MATERIAL PROVIDED »
====

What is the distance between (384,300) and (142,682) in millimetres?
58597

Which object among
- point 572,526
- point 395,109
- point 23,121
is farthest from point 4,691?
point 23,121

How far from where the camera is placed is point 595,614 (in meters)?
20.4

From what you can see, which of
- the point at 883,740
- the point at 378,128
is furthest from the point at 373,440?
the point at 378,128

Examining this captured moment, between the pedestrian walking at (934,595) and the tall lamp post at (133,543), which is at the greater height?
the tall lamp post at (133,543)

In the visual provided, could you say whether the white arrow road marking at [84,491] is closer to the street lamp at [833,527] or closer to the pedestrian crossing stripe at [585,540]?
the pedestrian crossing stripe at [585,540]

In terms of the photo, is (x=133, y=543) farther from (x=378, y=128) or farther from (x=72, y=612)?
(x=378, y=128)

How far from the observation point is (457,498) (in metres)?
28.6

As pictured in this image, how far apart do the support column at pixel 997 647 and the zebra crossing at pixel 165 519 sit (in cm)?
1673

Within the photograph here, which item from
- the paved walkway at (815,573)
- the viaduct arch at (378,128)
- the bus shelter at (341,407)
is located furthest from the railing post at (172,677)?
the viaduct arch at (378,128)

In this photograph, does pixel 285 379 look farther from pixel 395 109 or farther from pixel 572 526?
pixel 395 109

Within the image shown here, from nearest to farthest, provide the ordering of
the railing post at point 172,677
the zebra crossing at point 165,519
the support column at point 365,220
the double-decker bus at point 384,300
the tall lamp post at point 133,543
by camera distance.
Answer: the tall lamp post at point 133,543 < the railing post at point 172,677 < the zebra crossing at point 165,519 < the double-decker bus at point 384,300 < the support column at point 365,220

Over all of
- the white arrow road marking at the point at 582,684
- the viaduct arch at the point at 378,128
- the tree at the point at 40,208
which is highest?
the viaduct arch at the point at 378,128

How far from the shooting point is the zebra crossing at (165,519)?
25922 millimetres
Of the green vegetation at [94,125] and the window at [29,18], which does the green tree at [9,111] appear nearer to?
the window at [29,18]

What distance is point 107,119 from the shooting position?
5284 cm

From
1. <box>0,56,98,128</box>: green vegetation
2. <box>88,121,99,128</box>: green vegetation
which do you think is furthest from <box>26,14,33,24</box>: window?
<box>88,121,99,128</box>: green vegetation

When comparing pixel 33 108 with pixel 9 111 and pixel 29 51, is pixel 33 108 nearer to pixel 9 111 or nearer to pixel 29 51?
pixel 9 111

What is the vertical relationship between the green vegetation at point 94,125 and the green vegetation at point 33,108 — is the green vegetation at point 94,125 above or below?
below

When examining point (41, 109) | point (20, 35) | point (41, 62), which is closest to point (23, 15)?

====

Reproduce the material above in full, substituting "painted lane arrow" for every occurrence of "white arrow road marking" and leaving everything else unchanged.

EXERCISE SOLUTION »
What is the distance between (384,300) and (142,682) in millimetres?
58597

Which object among
- point 572,526
- point 395,109
- point 23,121
is farthest from point 4,691?
point 23,121

How far from where the camera is placed is point 595,614 (in meters)?
20.4

From what you can see, which of
- the point at 883,740
- the point at 378,128
is furthest from the point at 373,440?
the point at 378,128

Examining this captured moment, between the pedestrian walking at (934,595) and the tall lamp post at (133,543), which is at the greater height?
the tall lamp post at (133,543)

In the visual provided, could you say whether the painted lane arrow at [84,491] is closer to the street lamp at [833,527] or closer to the pedestrian crossing stripe at [585,540]?
the pedestrian crossing stripe at [585,540]

In terms of the photo, is (x=133, y=543) farther from (x=378, y=128) or farther from (x=72, y=612)?
(x=378, y=128)

How far from the observation point is (457,498) (in metres)?
28.6

As pictured in this image, how far apart do the support column at pixel 997 647 and the zebra crossing at pixel 165 519 sit (in cm)?
1673

Within the photograph here, which item from
- the paved walkway at (815,573)
- the viaduct arch at (378,128)
- the bus shelter at (341,407)
is located furthest from the railing post at (172,677)?
the viaduct arch at (378,128)

In this photograph, does pixel 285 379 look farther from pixel 395 109 or farther from pixel 572 526?
pixel 395 109

Within the image shown here, from nearest to farthest, provide the ordering of
the railing post at point 172,677
the zebra crossing at point 165,519
the support column at point 365,220
the double-decker bus at point 384,300
the tall lamp post at point 133,543
by camera distance.
Answer: the tall lamp post at point 133,543 < the railing post at point 172,677 < the zebra crossing at point 165,519 < the double-decker bus at point 384,300 < the support column at point 365,220

Over all of
- the painted lane arrow at the point at 582,684
- the viaduct arch at the point at 378,128
- the tree at the point at 40,208
which is highest?
the viaduct arch at the point at 378,128

How far from the shooting point is the zebra crossing at (165,519)?
25922 millimetres
Of the green vegetation at [94,125] and the window at [29,18], which does the green tree at [9,111] appear nearer to?
the window at [29,18]

What distance is point 107,119 from the shooting position?
5284 cm

From
1. <box>0,56,98,128</box>: green vegetation
2. <box>88,121,99,128</box>: green vegetation
which do you think is furthest from <box>26,14,33,24</box>: window?
<box>88,121,99,128</box>: green vegetation

When comparing pixel 33 108 with pixel 9 111 and pixel 29 51, is pixel 33 108 nearer to pixel 9 111 or nearer to pixel 29 51?
pixel 9 111

What is the vertical relationship between the green vegetation at point 94,125 and the green vegetation at point 33,108 — is the green vegetation at point 94,125 above or below?
below

When examining point (41, 109) | point (20, 35) | point (41, 62), which is closest to point (23, 15)?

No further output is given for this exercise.